▶ SET TASK A: Write out the part of the article on the Fifth Avenue lease starting at "Uniglo's only other" and ending at "Shanghai next month.".

▶ ARTICLE:
•••

Bloomberg reports Yanai's Fast Retailing Co. leased 89,000 square feet for its Uniglo apparel line at the 41-story, 1.5-million-square-foot 666 Fifth Avenue tower, previously known as the Tishman Building when it opened in 1995 at 666 Fifth Avenue.
Fast Retailing will be paying the building's three landlord partners $300 million over 15 years. That equates to $224.71 per square foot, or $20 million rent per year.
Bloomberg calls it the highest aggregate rent amount paid to lease retail space in New York City.
The tenant paying the previous highest rent was Gucci Group NV. Gucci previously leased 45,000 square feet at Trump Tower, three blocks north of the 666 Fifth Avenue tower. Gucci's annual rent of $16.5 million equates to about $367 per square foot.
The landlord partners at 666 Fifth Avenue are Carlyle Group, Crown Acquisitions and Kushner Cos. In 2008, they paid Brooks Brothers Inc. $47 million to vacate the 89,000 square feet now leased by Uniglow.
The Brooks lease at the time still had eight years before it ran out, according to Haim Chera, a principal at Crown Acquisitions, one of the building's landlord partners.
"People thought we were crazy," Chera tells Bloomberg. "But we thought (the space) was under market (in rent value)."
C. Bradley Mendelson of Cushman & Wakefield negotiated the deal for the landlords.
"Uniglo identified this location as being the one that they were willing to make the biggest bet on," says Mendelson. "They're one of the biggest retailers in the world. They're just small in the U.S."
Fast Retailing opened 16 stores each in South Korea and China in the first half of this year. It has 791 outlets in Japan and expects to have 4,000 Uniqlo stores worldwide by 2020, it said last year.
Uniglo's only other U.S. outlet is in Manhattan's Soho neighborhood, where it has been for five years. Fast Retailing entered the Russian market earlier in 2010 and plans to open its largest store in Shanghai next month.
Bloomberg reports the Lease shows Fifth Avenue's appeal even after U.S. consumer purchases fell for two straight years, the first such decline since the 1930s.
The stretch of Fifth Avenue Uniglow will occupy lies between Central Park and Rockefeller Center, a strip including Tiffany & Co.'s flagship location and Apple Inc.'s "Cube," both positioned to capture a mix of wealthy New Yorkers and tourists. The 666 Fifth Avenue location is near 53rd Street.
The corridor holds the greatest potential of any Manhattan shopping district, according to Sandeep Mathrani, executive vice president of the retail property division at New York-based Vornado Realty Trust.
Apple's Cube has estimated annual sales of more than $350 million, the most of any Apple store, according to Jeffrey Roseman, executive vice president of real estate broker Newmark Knight Frank, Bloomberg reports. It's the only Apple location open 24 hours a day, seven days a week.

•••

▶ PROVIDED ENTRIES:

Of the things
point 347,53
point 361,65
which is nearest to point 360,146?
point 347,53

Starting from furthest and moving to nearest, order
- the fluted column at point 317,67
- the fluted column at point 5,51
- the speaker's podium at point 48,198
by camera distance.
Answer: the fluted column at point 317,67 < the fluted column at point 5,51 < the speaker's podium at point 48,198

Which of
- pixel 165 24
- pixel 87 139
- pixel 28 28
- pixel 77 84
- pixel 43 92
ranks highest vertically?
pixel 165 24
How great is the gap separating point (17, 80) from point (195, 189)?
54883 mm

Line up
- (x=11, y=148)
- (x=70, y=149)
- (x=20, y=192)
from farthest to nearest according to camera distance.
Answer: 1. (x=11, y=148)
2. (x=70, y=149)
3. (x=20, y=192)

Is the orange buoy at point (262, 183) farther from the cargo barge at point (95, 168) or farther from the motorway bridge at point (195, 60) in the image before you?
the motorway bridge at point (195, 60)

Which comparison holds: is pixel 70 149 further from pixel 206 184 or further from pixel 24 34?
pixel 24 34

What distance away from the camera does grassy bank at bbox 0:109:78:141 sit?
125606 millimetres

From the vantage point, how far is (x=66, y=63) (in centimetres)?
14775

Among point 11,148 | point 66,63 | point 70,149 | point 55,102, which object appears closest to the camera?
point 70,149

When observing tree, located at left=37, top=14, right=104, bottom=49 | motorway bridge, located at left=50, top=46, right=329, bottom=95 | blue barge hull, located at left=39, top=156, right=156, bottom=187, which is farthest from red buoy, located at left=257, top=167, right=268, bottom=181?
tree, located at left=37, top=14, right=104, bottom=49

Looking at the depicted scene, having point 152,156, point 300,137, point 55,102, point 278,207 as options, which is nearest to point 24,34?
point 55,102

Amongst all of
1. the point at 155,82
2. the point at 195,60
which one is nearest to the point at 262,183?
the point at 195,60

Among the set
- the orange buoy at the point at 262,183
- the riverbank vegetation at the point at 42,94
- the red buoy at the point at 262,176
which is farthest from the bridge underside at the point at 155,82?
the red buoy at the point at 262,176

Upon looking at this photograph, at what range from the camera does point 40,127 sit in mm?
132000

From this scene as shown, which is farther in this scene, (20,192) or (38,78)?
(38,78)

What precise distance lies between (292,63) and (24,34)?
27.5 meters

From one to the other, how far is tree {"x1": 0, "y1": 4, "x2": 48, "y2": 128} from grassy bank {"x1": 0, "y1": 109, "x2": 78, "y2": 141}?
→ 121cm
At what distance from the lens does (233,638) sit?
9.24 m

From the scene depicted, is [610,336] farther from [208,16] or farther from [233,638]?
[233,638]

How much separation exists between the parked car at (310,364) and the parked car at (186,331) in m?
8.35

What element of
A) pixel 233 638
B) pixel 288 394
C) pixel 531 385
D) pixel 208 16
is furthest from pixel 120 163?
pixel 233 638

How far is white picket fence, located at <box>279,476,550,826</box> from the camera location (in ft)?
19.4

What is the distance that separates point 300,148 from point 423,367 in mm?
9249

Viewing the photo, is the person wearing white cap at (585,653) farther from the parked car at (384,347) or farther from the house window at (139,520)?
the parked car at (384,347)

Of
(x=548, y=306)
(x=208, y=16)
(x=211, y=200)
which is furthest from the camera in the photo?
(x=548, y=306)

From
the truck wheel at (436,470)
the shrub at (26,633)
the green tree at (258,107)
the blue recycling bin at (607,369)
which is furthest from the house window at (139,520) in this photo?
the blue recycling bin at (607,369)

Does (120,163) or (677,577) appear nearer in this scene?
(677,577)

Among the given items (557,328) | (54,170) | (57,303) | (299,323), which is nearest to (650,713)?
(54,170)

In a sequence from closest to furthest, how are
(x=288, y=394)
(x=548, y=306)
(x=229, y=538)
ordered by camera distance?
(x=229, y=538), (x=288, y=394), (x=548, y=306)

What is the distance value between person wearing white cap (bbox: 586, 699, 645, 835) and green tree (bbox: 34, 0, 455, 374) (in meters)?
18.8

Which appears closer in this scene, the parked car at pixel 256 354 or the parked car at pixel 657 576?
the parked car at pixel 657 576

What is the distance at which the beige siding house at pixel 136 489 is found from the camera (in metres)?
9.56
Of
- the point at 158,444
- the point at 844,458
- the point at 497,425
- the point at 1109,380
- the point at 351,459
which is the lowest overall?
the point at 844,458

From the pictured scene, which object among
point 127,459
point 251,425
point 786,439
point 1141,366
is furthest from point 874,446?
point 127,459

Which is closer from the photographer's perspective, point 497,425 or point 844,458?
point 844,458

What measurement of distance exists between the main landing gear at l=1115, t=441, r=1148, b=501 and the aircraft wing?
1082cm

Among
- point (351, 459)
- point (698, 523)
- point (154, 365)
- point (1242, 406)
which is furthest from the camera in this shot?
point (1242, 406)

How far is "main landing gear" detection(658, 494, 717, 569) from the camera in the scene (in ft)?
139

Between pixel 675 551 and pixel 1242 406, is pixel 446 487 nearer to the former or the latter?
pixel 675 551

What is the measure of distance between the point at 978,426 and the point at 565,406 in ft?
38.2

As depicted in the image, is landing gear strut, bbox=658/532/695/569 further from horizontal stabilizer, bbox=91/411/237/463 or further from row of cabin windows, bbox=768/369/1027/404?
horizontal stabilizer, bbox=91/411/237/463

•••

▶ SET TASK B: Restate the lines of the listing starting at the line that contains "What is the measure" and ending at the last line of the listing, requests included. In the answers, multiply each distance and bounding-box coordinate by 1.55 and round it to as many decimal places as it had, with halves rounded up.

▶ COMPLETE RESPONSE A:
Uniglo's only other U.S. outlet is in Manhattan's Soho neighborhood, where it has been for five years. Fast Retailing entered the Russian market earlier in 2010 and plans to open its largest store in Shanghai next month.

▶ COMPLETE RESPONSE B:
What is the measure of distance between the point at 978,426 and the point at 565,406 in ft?
59.2

As depicted in the image, is landing gear strut, bbox=658/532/695/569 further from horizontal stabilizer, bbox=91/411/237/463 or further from row of cabin windows, bbox=768/369/1027/404?
horizontal stabilizer, bbox=141/637/367/718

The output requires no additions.